### Page:
# Best Anti-Shine Mattifier?



## Smokey Eye (Jun 10, 2008)

My skin is so ridiculously oily it's not even funny! I'm continuously searching for the best skin mattifier to put under my foundation. In the meantime, I have oil blotting papers, primers, mattifiers, but haven't found a truly good one yet.

MAC's Matte (in the black tube) may be the closest to what I like so you have an idea, but I want to try something else. It has the consistency of a smooth cream that's on the thick side.

Any ideas please!


----------



## paast10 (Jun 10, 2008)

The mattifier I swear by is made by Mary Kay - its called oil mattifier. It says it will keep you matte for 8 hours but I usually get about 6 hours - I have a very oily t-zone and just use it on that. I havent found anything better. it can even be reapplied over makeup to touch up and it doesnt make a mess because you dont rub it into the skin, kinda just smooth it on and it dries very matte. See if you can get a sample - not sure if Mary kay does that.


----------



## Smokey Eye (Jun 11, 2008)

Thanks! I'll definitely look into it! Any others?


----------



## Ashley (Jun 11, 2008)

You can check out Cargo's mattifier from their bluray collection. It has the texture of a primer, but it also mattifies.


----------



## Adrienne (Jun 11, 2008)

I'm curious about mary kay's mattifier. thanks for letting us know


----------



## Nick007 (Jun 11, 2008)

i think philosophy just came out with one "never let them see you shine" mattifying primer, maybe you can get a sample from Sephora.


----------



## Lisette (Jun 12, 2008)

Hi.. My favorite is Smash Box Photofinish and MAC Blot.


----------



## sooperficial (Jun 12, 2008)

I use smashbox photo finish, not sure if you've tried it or not but it's a HG for a lot of people!


----------



## andrrea (Jun 12, 2008)

My recs:

Smashbox Photo Finish

Philosophy's The Present

Cargo's Blu-Ray Mattifier


----------



## reesesilverstar (Jun 12, 2008)

Cool rec's. Is the Mary Kay any good?


----------



## juicejuiceox (Jun 12, 2008)

put some fresh lemon on your face before, this gets rid of spots as well as oil. This should dry it off a bit. Wipe it off with tissue. The body shop has good blotting tissue btw.


----------



## kyuubified (Jun 16, 2008)

### Material to process:
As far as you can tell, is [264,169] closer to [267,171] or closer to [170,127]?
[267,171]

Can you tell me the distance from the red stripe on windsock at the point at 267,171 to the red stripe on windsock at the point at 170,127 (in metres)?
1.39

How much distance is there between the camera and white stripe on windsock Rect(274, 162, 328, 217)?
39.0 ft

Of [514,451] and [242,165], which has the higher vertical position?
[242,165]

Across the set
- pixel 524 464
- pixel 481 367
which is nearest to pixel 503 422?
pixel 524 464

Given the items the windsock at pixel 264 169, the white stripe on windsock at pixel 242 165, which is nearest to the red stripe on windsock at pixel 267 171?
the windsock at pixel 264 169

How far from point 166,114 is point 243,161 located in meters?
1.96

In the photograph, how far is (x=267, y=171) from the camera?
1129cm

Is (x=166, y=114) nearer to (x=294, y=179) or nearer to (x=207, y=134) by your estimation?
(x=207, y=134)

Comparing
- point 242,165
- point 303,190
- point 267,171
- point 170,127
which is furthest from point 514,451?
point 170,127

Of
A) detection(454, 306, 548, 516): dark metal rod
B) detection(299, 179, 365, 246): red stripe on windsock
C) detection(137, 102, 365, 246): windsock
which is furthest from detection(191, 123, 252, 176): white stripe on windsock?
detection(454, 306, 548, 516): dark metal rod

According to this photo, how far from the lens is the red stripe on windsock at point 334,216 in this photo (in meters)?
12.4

### Set task A:
Rewrite the paragraph of the thread beginning "The mattifier I swear by" as a short bulleted list that keeps its main facts.
### Set task B:
In the records, edit the lines from the one containing "Given the items" through the end of the records, inclusive, replacing "by your estimation" with "in your judgment" and leaving everything else unchanged.

### Exercise output A:
- Recommended product: Mary Kay's oil mattifier; the writer has found nothing better.
- Claimed to keep skin matte for 8 hours; the writer usually gets about 6.
- The writer has a very oily T-zone and applies it only there.
- It can be reapplied over makeup without a mess, since it is smoothed on rather than rubbed in, and it dries very matte.
- Suggestion: try to get a sample, though it is unclear whether Mary Kay offers them.

### Exercise output B:
Given the items the windsock at pixel 264 169, the white stripe on windsock at pixel 242 165, which is nearest to the red stripe on windsock at pixel 267 171?
the windsock at pixel 264 169

How far from point 166,114 is point 243,161 located in meters?
1.96

In the photograph, how far is (x=267, y=171) from the camera?
1129cm

Is (x=166, y=114) nearer to (x=294, y=179) or nearer to (x=207, y=134) in your judgment?
(x=207, y=134)

Comparing
- point 242,165
- point 303,190
- point 267,171
- point 170,127
which is furthest from point 514,451?
point 170,127

Of
A) detection(454, 306, 548, 516): dark metal rod
B) detection(299, 179, 365, 246): red stripe on windsock
C) detection(137, 102, 365, 246): windsock
which is furthest from detection(191, 123, 252, 176): white stripe on windsock?
detection(454, 306, 548, 516): dark metal rod

According to this photo, how far from the lens is the red stripe on windsock at point 334,216 in this photo (in meters)?
12.4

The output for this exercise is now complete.